Top of Text passage
Should GMH get rid of EMTALA requirement?

(PNC file photo)

Guam – Guam Memorial Hospital CEO PeterJohn Camacho is offering up a possible solution that could address the hospital’s lack of adequate funding: get rid of the mandate that prevents the hospital from turning patients away.

In light of the palpable threats from accrediting agencies this year, Adelup and senators have worked tirelessly on a means of funding the hospital, whether it be through a dedicated funding source or otherwise.

It’s been a source of frustration for many in the community and at times used as fuel in this year’s election season. Camacho says whether the public or legislature agrees or disagrees that funding is the root of the problem, the experts acknowledge a trend in hospitals that lack funding.

“When Joint Commission and came in and did the survey for us the last time, in talking with Mark Pelletier, who is the chief operating officer for Joint Commission … and in that communication he was actually saying that in their experience their clients who don’t have access to cash for capital needs often have a difficult time in complying or meeting standards for not only Joint Commission but [Centers for Medicare and Medicaid Services],” explains Camacho.

CMS, another accrediting agency, provides certified healthcare institutions with Medicare reimbursements. Failing to meet CMS standards will result in the termination of a provider agreement. CMS had threatened in June to terminate GMH’s provider agreement come October 3, however, on Tuesday, CMS said it has accepted GMH’s plan for corrective action and will no longer consider termination at this time.
Bottom of Text passage
Problems and tasks >>
**A.** Please decide whether each statement below agrees with the GMH funding article. Answer yes or no, and quote the words from the article that decide it.
(i) CMS threatened in June to end GMH's provider agreement on October 3.
(ii) Mark Pelletier serves as chief executive officer of Joint Commission.
(iii) On Tuesday, CMS said it would go ahead with terminating GMH's provider agreement.
**B.** In the GMH funding article, what mandate does Camacho propose removing?
**C.** Write the next part of the GMH funding article, picking up right after its final sentence.
Top of Data segment
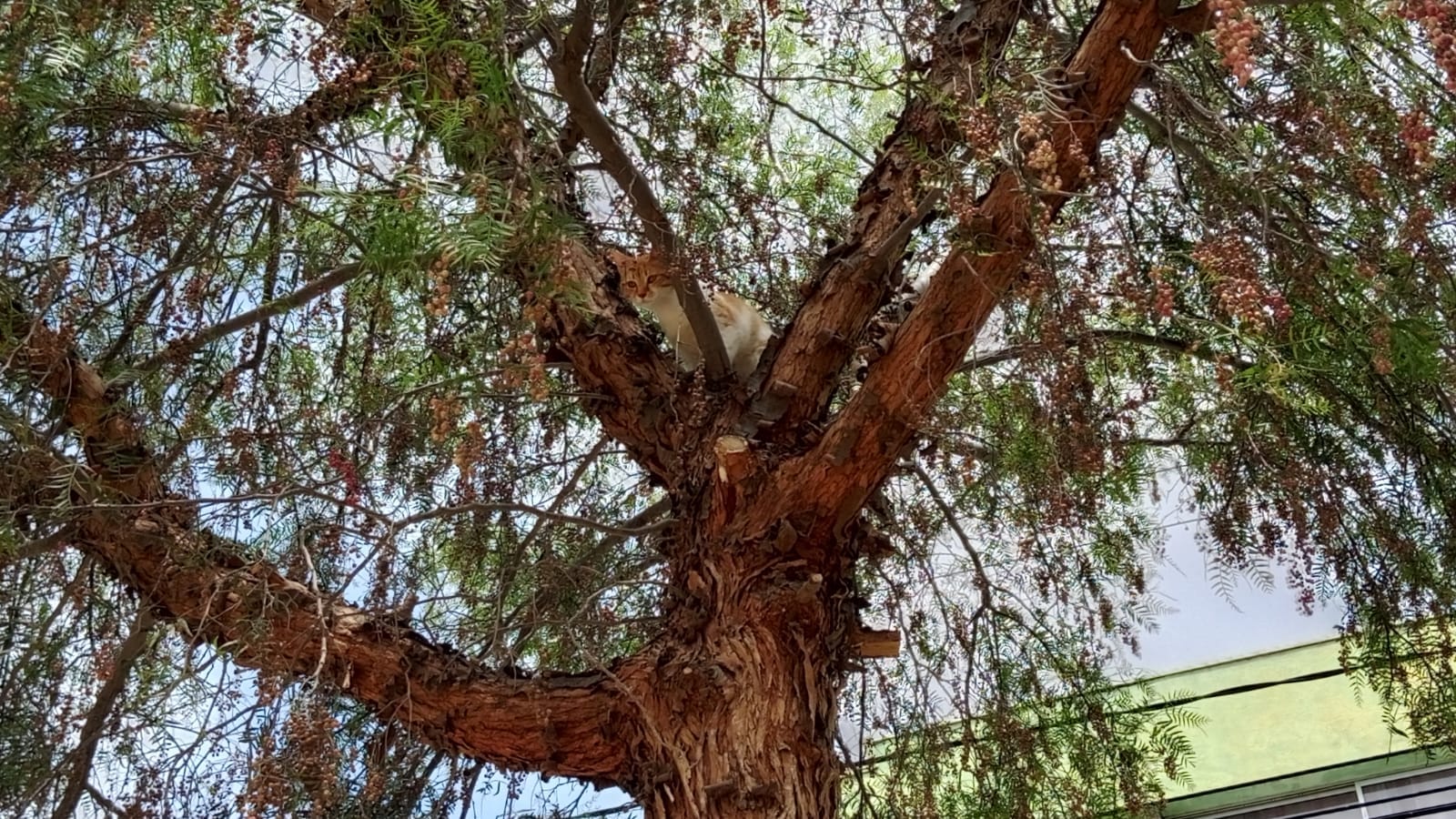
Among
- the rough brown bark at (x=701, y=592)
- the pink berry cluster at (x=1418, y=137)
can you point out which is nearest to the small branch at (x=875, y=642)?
Bottom of Data segment
Outputs in order >>
**A.**
(i) Yes: "CMS had threatened in June to terminate GMH’s provider agreement come October 3"
(ii) No: "who is the chief operating officer for Joint Commission"
(iii) No: "will no longer consider termination at this time"

**B.** He proposes removing the mandate that prevents the hospital from turning patients away.

**C.**
Countless solutions have been offered for decades but none seem to have worked, at least for the long term. What about doing away with EMTALA, or the Emergency Medical Treatment and Active Labor Act, which is tied to Medicare funding?

“Maybe something that should be on the table, is maybe changing the mandate. You know we’re supposed to take care of everyone and anyone regardless of their ability to pay,” notes Camacho. “So change it.”

He then made it clear that abolishing EMTALA is not something he necessarily wants.

“I’m not advocating for that because I understand and I wanna make sure that if somebody comes in from the far reaches of, out in the boonies or whatever, they’re gonna come in and they’re gonna get the same level of care that … President Trump would get if he happened to stop by. But that requires money,” he acknowledges.

EMTALA is a federal mandate imposed upon CMS certified hospitals and requires the healthcare facility to medically screen and stabilize all patients who come through its doors regardless of their ability to pay.